On June 9th, 2022, President Biden announced new standards that will be implemented as part of the new National Electrical Vehicle Charging Network. The administration’s goal is to build 500,000 charging stations across the country and this effort will be funded using the $7.5 billion authorized in the Bipartisan Infrastructure Law.
As part of the Bipartisan Infrastructure Law (BIL), the Department of Transportation, in collaboration with Department of Energy, would propose new standards guiding the implementation of this extensive network of charging stations. The two agencies were tasked to ensure the EV charging stations are installed through reliable national standards fortified by strong labor protections. The Bipartisan Infrastructure Law also established a Joint Office of Energy and Transportation to work hand-in-hand with States, industry leaders, manufacturers, and other stakeholders to meet the President’s goals.
The Bipartisan Infrastructure Law authorized in total $7.5 billion, of which $5 billion would be distributed through formula funding to States (part of FAST Act reauthorization) and $2.5 billion in federal competitive grants to support community and corridor charging (that will be opening this year).
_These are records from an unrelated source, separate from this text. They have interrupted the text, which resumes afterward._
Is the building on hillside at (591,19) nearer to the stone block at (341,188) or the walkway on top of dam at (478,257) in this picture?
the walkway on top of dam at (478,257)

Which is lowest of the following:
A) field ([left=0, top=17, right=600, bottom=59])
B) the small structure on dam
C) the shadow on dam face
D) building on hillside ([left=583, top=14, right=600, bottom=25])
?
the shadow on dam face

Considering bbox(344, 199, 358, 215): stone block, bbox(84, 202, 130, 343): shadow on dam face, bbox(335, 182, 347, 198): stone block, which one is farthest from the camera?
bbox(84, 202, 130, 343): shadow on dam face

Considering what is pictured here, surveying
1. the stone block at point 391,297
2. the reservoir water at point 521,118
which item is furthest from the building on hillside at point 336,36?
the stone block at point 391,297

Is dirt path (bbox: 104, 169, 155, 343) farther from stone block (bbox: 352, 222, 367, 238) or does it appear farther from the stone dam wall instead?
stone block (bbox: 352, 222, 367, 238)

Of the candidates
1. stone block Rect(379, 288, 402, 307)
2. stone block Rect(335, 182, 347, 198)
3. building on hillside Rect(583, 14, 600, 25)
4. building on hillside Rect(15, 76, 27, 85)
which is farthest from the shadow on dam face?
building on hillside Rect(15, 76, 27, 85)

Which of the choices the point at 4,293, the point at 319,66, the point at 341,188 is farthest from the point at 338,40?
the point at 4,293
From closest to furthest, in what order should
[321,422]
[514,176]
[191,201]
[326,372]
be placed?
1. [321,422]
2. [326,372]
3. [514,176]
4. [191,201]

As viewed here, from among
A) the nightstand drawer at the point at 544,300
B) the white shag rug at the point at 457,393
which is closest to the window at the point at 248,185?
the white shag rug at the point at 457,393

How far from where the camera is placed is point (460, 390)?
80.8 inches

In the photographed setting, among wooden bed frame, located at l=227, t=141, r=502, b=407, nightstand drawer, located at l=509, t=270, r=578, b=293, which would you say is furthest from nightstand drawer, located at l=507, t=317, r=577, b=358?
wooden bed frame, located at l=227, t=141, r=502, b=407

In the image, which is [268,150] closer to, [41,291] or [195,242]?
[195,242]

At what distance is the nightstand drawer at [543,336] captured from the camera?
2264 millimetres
The overall actions of the Bipartisan Infrastructure law would put a massive federal investment into EV charging network and also spur significant private investment equity as well.
They will also use workforce standards such as the Electric Vehicle Infrastructure Training Program (EVITP) to increase the safety and reliability of charging station’s functionality and usability – creating and supporting good-paying, highly-skilled union jobs in communities across the country.
Standards of EV Charging Network:
The administration set out on multiple paths of developing standards and guidance on the EV charging network.
1. Vice President Harris launched an EV Charging Action Plan that would fast track federal investments and specifically target equity benefits for disadvantaged communities such as rural communities, impoverished communities, and those significantly impacted by highways. The goals were to ensure they were able to afford the charging network and seamless integration between the larger infrastructure plan.
2. The Joint Office of Energy and Transportation (established by the BIL) announced the formation of a new Federal Advisory Committee that will make recommendations regarding the development, adoption, and integration of light-, medium, and heavy duty electric vehicles. The committee will comprise of 25 members and will begin in the coming months.
3. Department of Energy announced $45 billion through the new ‘EVs4ALL’ program that would help spur development for fast charging batteries to assist in the rollout of the charging network. DOE is also inquiring about funding upwards of $430 million in funding to support clean energy pilot programs and demonstration that target underserved and rural communities.
4. Department of Agriculture issued a EV Charging resource guide and funding guidance for rural communities, states, and owners. They also issued a climate smart schools guide that provides information and funding for charging rural schools and working with DOE of how to better increase critical EV equipment to rural areas.
5. General Services Administration established a blanket purchase agreement for all federal agencies to easily acquire EV chargers/equipment for federal owned, managed, and occupied facilities. In additional guidance they issued how to properly ensure building are reequipped to handle the additional load capacity. GSA is working with DOE to manage and bidirectional charging in their facilities. They are also agreed with the Department of Veterans Affairs (VA) of having over 60 VA locations to install EV chargers in value upwards of $40 million.
6. National Park Service is beginning their national strategy of electrifying their fleet of cars and buses. They are working with DOT to also fill in charging station gaps at national parks.
7. Department of Housing and Urban Development is beginning to include EV charging stations as part as their overall green building standards and through their housing financing programs. HUD is also looking to amend the Green Mortgage Insurance Premium incentive to include EV chargers in multi-family rental housing and therefore lowering annual premiums.
8. Environmental Protection Agency through the Clean School Bus Program is replacing diesel buses with American-made, zero emission buses. EPA has already release $500 million of its $5 billion program to schools and allowed schools to build of EV charging station if need be.
9. Department of Defense launched a pilot program to install 20 Level 2 EV chargers for their government fleet at the Pentagon and exploring at other military installations. NECA is also working with Congress to authorize additional funding for military installations to begin the EV charging network.
10. Department of Commerce is also working with foreign allies and partners to have foreign investment into American EV charging and better the supply chain equipment. Commerce through their Manufacturing Extension Partnership will provide direct assistance to 51 centers (all 50 states) and Puerto Rico for any unmet needs for the EV supply chain.